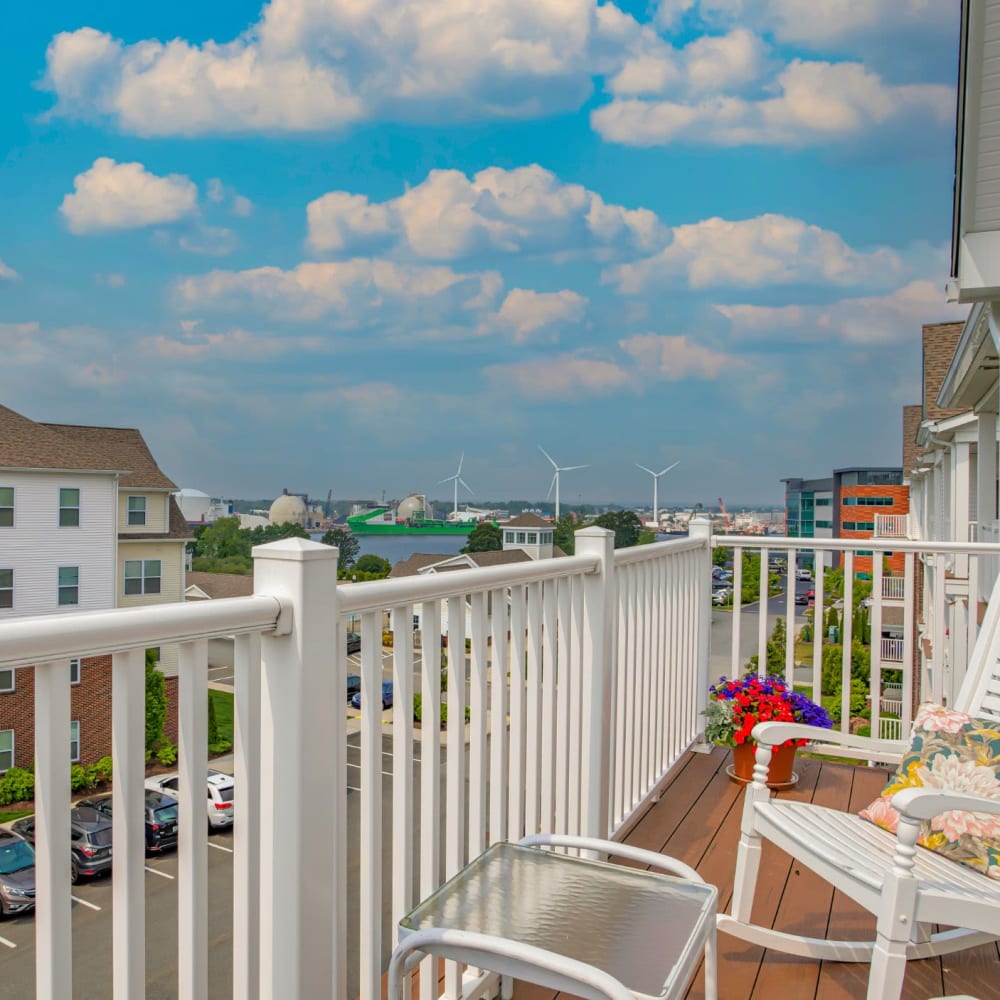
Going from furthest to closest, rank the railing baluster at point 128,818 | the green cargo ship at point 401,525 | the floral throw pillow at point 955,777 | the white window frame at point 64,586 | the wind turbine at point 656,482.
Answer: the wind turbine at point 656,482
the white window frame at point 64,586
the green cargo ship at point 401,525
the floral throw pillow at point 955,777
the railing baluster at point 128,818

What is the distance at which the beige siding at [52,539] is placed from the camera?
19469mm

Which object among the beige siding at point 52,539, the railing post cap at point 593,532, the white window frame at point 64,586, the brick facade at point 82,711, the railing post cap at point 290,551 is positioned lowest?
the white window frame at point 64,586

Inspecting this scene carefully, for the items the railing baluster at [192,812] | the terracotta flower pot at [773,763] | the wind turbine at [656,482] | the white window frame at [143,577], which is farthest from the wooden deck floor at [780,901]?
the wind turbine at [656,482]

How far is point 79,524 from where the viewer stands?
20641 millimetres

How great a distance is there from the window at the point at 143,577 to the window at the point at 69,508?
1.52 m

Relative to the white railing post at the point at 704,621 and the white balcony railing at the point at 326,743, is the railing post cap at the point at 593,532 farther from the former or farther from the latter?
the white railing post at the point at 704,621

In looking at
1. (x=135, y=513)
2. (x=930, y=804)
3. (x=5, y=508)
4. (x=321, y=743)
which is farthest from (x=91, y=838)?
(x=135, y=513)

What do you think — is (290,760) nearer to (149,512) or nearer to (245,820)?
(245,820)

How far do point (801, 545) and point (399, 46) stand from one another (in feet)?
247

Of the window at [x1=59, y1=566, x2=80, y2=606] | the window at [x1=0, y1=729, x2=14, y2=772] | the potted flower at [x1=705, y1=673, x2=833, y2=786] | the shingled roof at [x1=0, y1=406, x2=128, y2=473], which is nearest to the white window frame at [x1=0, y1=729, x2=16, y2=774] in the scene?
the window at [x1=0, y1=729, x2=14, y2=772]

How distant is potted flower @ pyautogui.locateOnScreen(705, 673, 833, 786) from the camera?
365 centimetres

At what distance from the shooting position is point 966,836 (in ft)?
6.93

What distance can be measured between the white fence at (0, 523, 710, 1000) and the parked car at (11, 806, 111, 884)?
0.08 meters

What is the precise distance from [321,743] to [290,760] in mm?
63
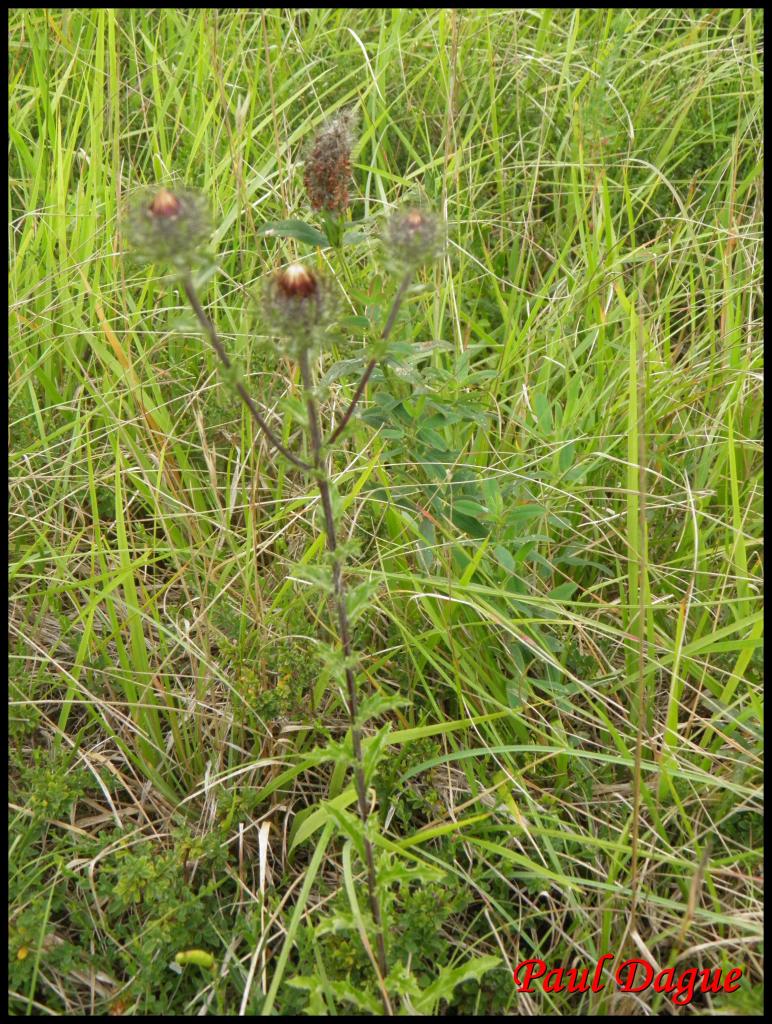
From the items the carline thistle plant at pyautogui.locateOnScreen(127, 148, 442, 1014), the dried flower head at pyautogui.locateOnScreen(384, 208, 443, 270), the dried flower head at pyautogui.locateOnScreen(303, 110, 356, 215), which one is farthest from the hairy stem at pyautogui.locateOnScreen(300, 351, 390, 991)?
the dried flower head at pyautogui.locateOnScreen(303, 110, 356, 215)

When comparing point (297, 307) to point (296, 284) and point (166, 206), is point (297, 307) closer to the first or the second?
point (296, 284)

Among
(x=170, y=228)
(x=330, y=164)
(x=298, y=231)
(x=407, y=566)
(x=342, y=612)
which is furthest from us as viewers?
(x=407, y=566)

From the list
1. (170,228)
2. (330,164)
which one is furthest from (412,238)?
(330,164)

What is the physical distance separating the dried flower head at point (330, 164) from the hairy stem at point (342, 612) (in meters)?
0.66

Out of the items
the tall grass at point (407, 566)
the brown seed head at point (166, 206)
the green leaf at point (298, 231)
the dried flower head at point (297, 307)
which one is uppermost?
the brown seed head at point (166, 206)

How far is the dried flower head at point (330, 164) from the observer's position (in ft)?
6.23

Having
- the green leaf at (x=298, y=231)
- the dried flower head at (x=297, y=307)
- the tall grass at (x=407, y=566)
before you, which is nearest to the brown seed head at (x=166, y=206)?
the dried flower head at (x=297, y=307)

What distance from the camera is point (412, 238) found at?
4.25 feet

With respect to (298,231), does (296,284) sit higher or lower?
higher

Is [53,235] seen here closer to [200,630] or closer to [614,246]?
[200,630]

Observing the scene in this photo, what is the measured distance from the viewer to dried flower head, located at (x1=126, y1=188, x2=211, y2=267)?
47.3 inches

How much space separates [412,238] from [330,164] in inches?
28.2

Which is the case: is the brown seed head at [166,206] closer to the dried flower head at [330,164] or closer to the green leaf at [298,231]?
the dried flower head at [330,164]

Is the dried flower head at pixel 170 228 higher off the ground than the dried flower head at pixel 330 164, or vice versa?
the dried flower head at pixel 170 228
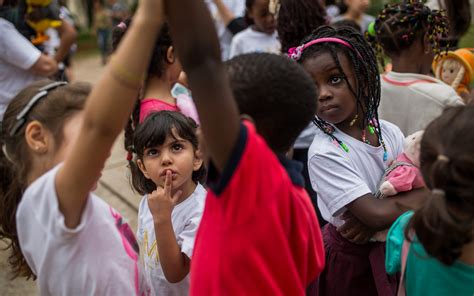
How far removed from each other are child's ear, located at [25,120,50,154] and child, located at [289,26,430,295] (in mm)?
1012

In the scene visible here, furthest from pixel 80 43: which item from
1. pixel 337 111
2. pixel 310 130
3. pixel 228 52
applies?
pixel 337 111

- [What to do]: Omit the pictures, and please restate word for word the lines running from the line with "When comparing point" to the end of the entries.

- [Answer to this problem]:
When comparing point (297, 307) to point (296, 284) and point (166, 206), is point (297, 307) closer to the first or the second?
point (296, 284)

Among
(x=170, y=228)
(x=330, y=164)
(x=298, y=231)
(x=407, y=566)
(x=342, y=612)
which is furthest from us as viewers?
(x=407, y=566)

From the list
1. (170,228)
2. (330,164)
which one is furthest from (412,238)?
(330,164)

What is the physical distance separating the dried flower head at point (330, 164) from the hairy stem at point (342, 612) (in meters)?
0.66

Out of the items
the tall grass at point (407, 566)
the brown seed head at point (166, 206)
the green leaf at point (298, 231)
the dried flower head at point (297, 307)
which one is uppermost?
the brown seed head at point (166, 206)

How far is the dried flower head at point (330, 164) from the observer's position (in ft)?
6.23

Having
- the green leaf at (x=298, y=231)
- the dried flower head at (x=297, y=307)
- the tall grass at (x=407, y=566)
before you, which is nearest to the brown seed head at (x=166, y=206)?
the dried flower head at (x=297, y=307)

What distance from the camera is point (412, 238) found at?
4.25 feet

With respect to (298,231), does (296,284) sit higher or lower?
higher

Is [53,235] seen here closer to [200,630] or closer to [614,246]?
[200,630]

Observing the scene in this photo, what is the measured distance from the viewer to dried flower head, located at (x1=126, y1=188, x2=211, y2=267)?
47.3 inches

How much space separates [412,238] from [330,164] in inches?
28.2

Which is the case: is the brown seed head at [166,206] closer to the dried flower head at [330,164] or closer to the green leaf at [298,231]?
the dried flower head at [330,164]

Is the dried flower head at pixel 170 228 higher off the ground than the dried flower head at pixel 330 164, or vice versa?
the dried flower head at pixel 170 228
How far removed from each other are child's ear, located at [25,120,50,154] and child, located at [289,26,430,295] (in mm)?
1012

In the scene visible here, furthest from pixel 80 43: which item from
1. pixel 337 111
2. pixel 310 130
3. pixel 228 52
applies?
pixel 337 111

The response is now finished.